The procedure is called "split-liver transplantation" and it's actually fairly common, at least when one recipient is an adult and the other is a child. The liver has an amazing ability to regenerate itself. Within six to eight weeks, a partial liver can regrow to nearly its original size. Split-liver transplants are less commonly performed when the recipients are both adults, as this requires three separate medical teams, a high-quality donor liver, and patients who are roughly the same size and have similar degrees of disease progression.
However, adult-only split-liver transplantation does happen, such as in the case of Maria Contreras and Monica Davis. Contreras, 53, and Davis, 59, both grandmothers living in Ohio, were suffering from cirrhosis of the liver and languishing on the transplant list when it turned out that they were good candidates to become "split-liver sisters," as they call themselves. The transplants took place simultaneously in July 2020, and the two women were finally able to meet, along with their respective surgeons, in April 2022. Although split-liver transplantation carries additional risks, both women have recovered well and are now able to lead fairly normal lives.

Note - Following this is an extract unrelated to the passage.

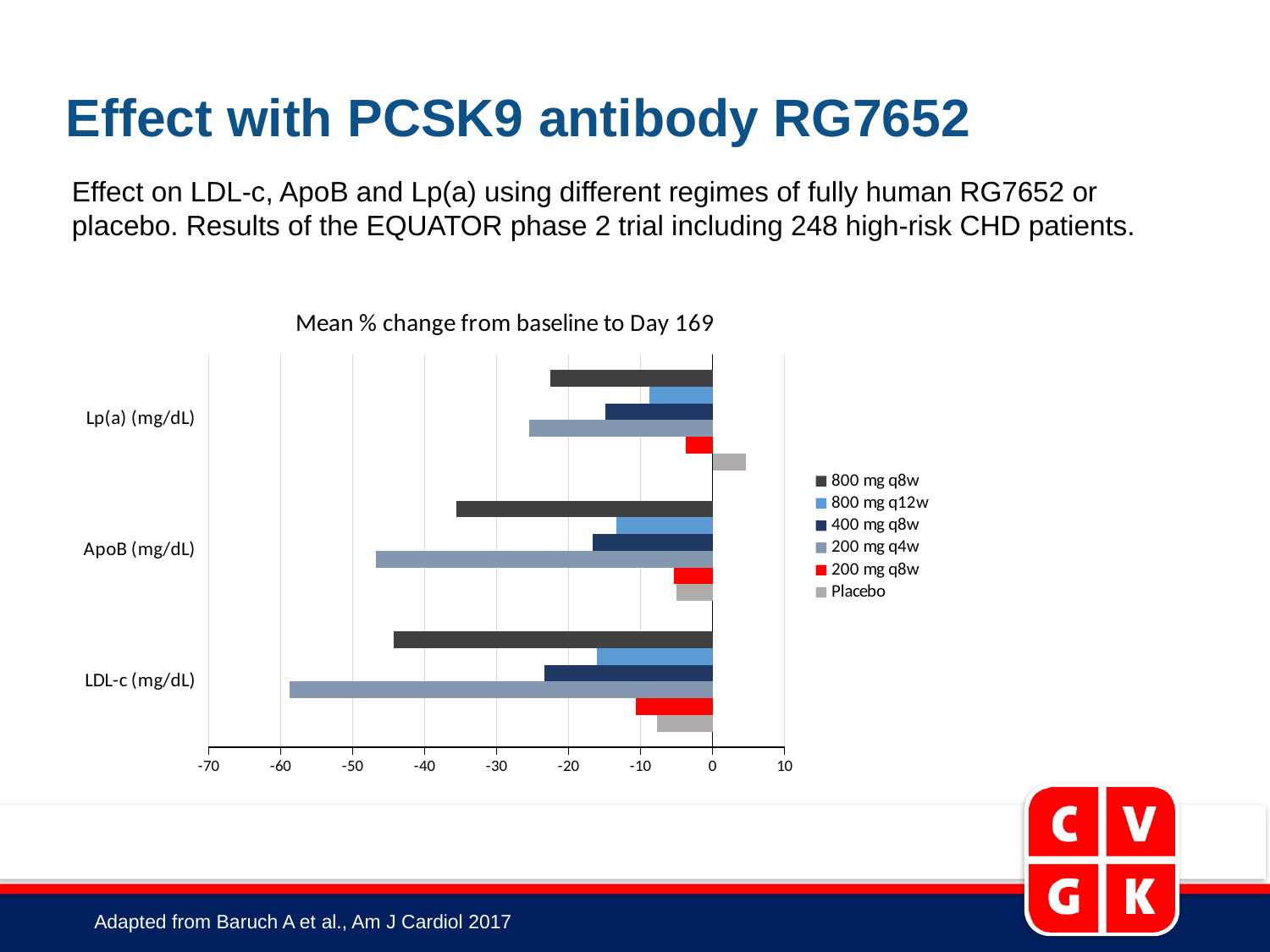
For LDL-c (mg/dL), which shows a larger reduction: 800 mg q8w or 800 mg q12w? 800 mg q8w For the 200 mg q4w series, which category shows the largest reduction? LDL-c (mg/dL) Which series is shown in red in the legend? 200 mg q8w How many categories are shown on the vertical axis of the chart? 3 Is the value for 800 mg q8w in ApoB (mg/dL) greater or less than -30? less Is the value for Placebo in Lp(a) (mg/dL) greater or less than 0? greater What is the title of the chart? Mean % change from baseline to Day 169 Is the value for 200 mg q4w in LDL-c (mg/dL) greater or less than -50? less Which series shows the largest reduction (most negative value) for LDL-c (mg/dL)? 200 mg q4w What type of chart is shown on the slide? bar chart How many series does the legend list? 6 For ApoB (mg/dL), which shows a larger reduction: 200 mg q4w or 400 mg q8w? 200 mg q4w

- There are more than 100,000 Americans waiting for a vital organ transplant. Around 17 of them die every day.
- A transplant is the only treatment for end-stage liver disease.
- Split-liver transplantation, which was pioneered in Germany in the 1980s, usually involves an adult receiving 80% of the donor liver, while a child receives 20%. With the highly unusual case of the "split-liver sisters," Contreras received 40% and Davis received 60%.